Les femmes moins favorables à la voiture que les hommes
Le 24 novembre, outre le PS, les Vert-e-s ont également renoué avec la victoire. La campagne du camp écologiste contre les projets autoroutiers «extrêmes» (Revue 5/2024) a visiblement fait mouche au sein de la population. Un sondage mené après le scrutin montre qu’outre les préoccupations climatiques, la crainte de voir le trafic augmenter avec l’élargissement des routes a joué un rôle. Cet argument, avancé par les opposants, a surtout convaincu les femmes dont pas moins de 60 % ont voté non.
Les hommes, en revanche, se sont montrés plus favorables à la voiture: 56 % d’entre eux ont accepté le crédit qui, selon les partisans du projet, n’était destiné qu’à éliminer les goulets d’étranglement sur quelques tronçons autoroutiers. Pour cette raison, le camp du oui a probablement été trop sûr de lui. Son slogan, «Pour une Suisse qui avance», n’a toutefois pas convaincu la majorité.
Michael Hermann, politologue et directeur d’un institut de sondage, interprète le rejet de l’aménagement des autoroutes aussi comme l’expression d’un «mal de la croissance». Nombreux sont les gens qui ont le sentiment que la Suisse croît trop vite: «Ils redoutent une Suisse toujours plus grise et bétonnée», a-t-il expliqué.
Après ce rejet du peuple, il est évident que les projets de construction routière ont du plomb dans l’aile. D’après le ministre des transports Albert Rösti (UDC), il ne sera plus question, par exemple, d’un aménagement complet de l’autoroute A1. Le Conseil fédéral et le Parlement voulaient élargir cet axe très fréquenté entre Lausanne et Genève ainsi qu’entre Berne et Zurich à six voies au moins.
Le peuple unanime pour la réforme de la santé
La Suisse avance, en revanche, dans les réformes du domaine de la santé. Avec 53,3 % de oui, les Suisses ont accepté le financement uniforme des prestations de l’assurance-maladie. La Cinquième Suisse a elle aussi validé la modification de la loi. Celle-ci entraînera un accroissement des soins ambulatoires et contribuera donc à alléger les coûts. Les autorités tablent sur des économies de près de 440 millions de francs.
Dans cette votation, les syndicats n’ont pour une fois pas réussi à se faire entendre. Ils avaient combattu le projet, arguant notamment qu’il pourrait entraîner une baisse de la qualité des soins et des conditions de travail du personnel soignant.
Une leçon pour le lobby des propriétaires
Dans le droit du bail, en revanche, rien ne bouge. Le peuple a rejeté à 51,6 % des règles de sous-location plus sévères – la Cinquième Suisse a donc accepté en vain la modification de la loi.
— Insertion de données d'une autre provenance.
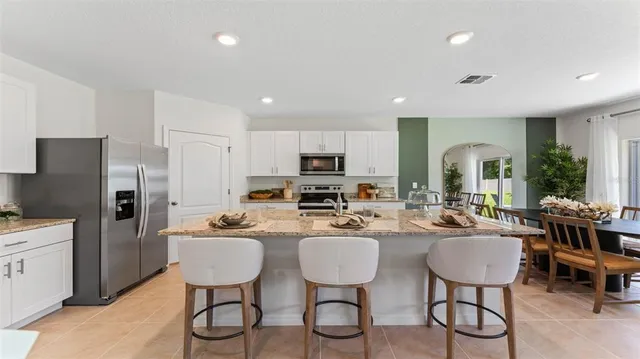 a kitchen with stainless steel appliances kitchen island granite countertop a dining table chairs refrigerator and sink
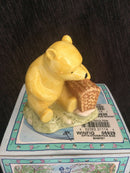 Royal Doulton Winnie The Pooh figurine Royal Doulton Winnie The Pooh and the far sized basket WP19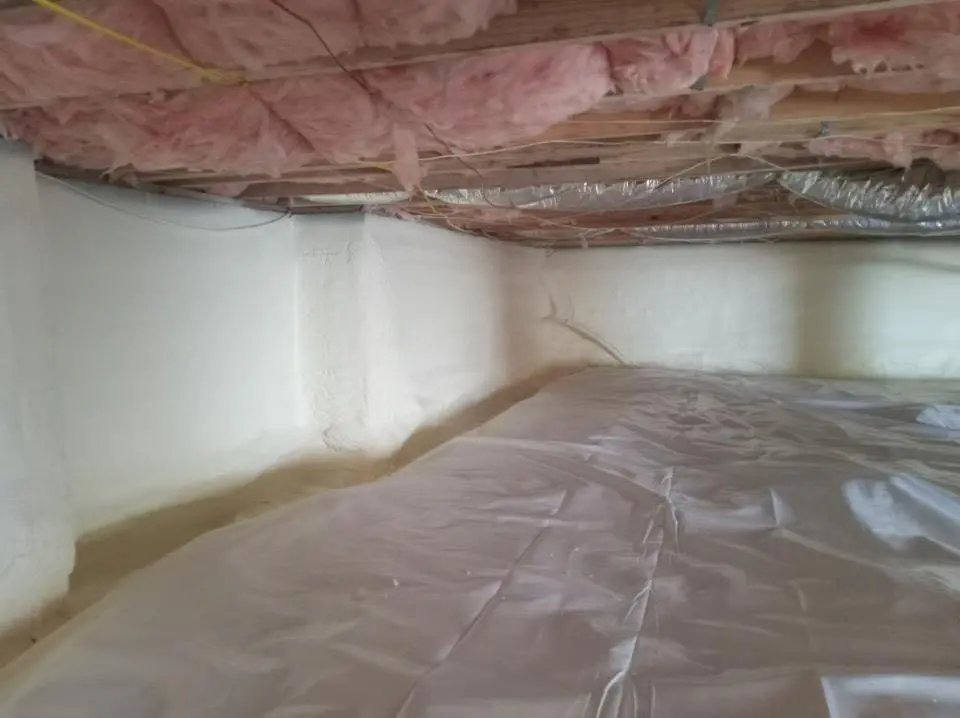Crawl space encapsulation with closed-cell spray foam for Storm Damage Roof Repair in Burton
L’objectif du projet était de lutter contre les abus. Les locataires auraient dû obtenir l’accord écrit explicite de leur propriétaire en cas de sous-location. Ils continueront donc d’avoir la simple obligation de l’en informer.
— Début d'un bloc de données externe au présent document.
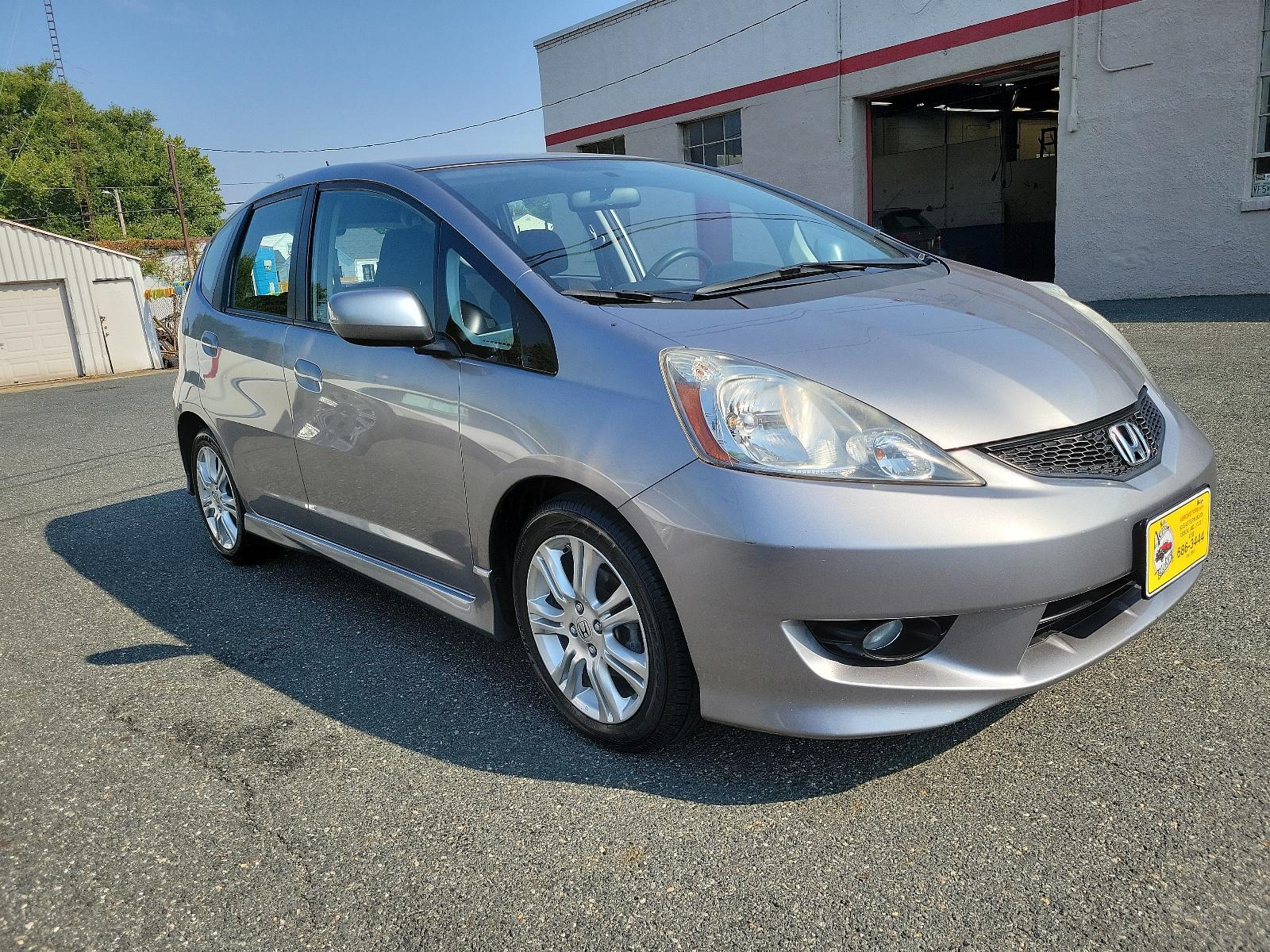 2009 Storm Silver Metallic - SI /Black - BK Honda Fit Sport w/Navi (JHMGE87689S) with an 1.5L SOHC MPFI 16-valve i-VTEC I4 engine engine, located at 50 Eastern Blvd., Essex, MD, 21221, (410) 686-3444, 39.304367, -76.484947 - <p>Check out this lively 2009 Honda Fit Sport on display in Storm Silve Metallic! Powered by an energetic 1.5 Liter 4 Cylinder offering 117hp while paired to a 5 Speed Manual transmission. This Front Wheel Drive combination will reward you with nearly 33mpg on the highway! It's not often you find a - Photo #2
Le rejet d’une résiliation facilitée pour besoin propre a été un peu plus net (53,8 %). Les propriétaires de biens immobiliers devront donc toujours prouver qu’ils ont «urgemment» besoin d’un appartement ou d’une maison pour eux-mêmes ou pour des parents proches s’ils souhaitent résilier un contrat de bail. La Cinquième Suisse a elle aussi refusé d’assouplir cette règle en faveur des propriétaires.
Forte de cette victoire, l’association des locataires se prépare déjà à de nouvelles batailles. Dès le dimanche de la votation, elle a brandi la menace du référendum au cas où le Parlement adopterait d’autres projets de «démantèlement des droits des locataires», par exemple concernant la fixation des loyers. Si cela se produit, le peuple aura une nouvelle fois le dernier mot.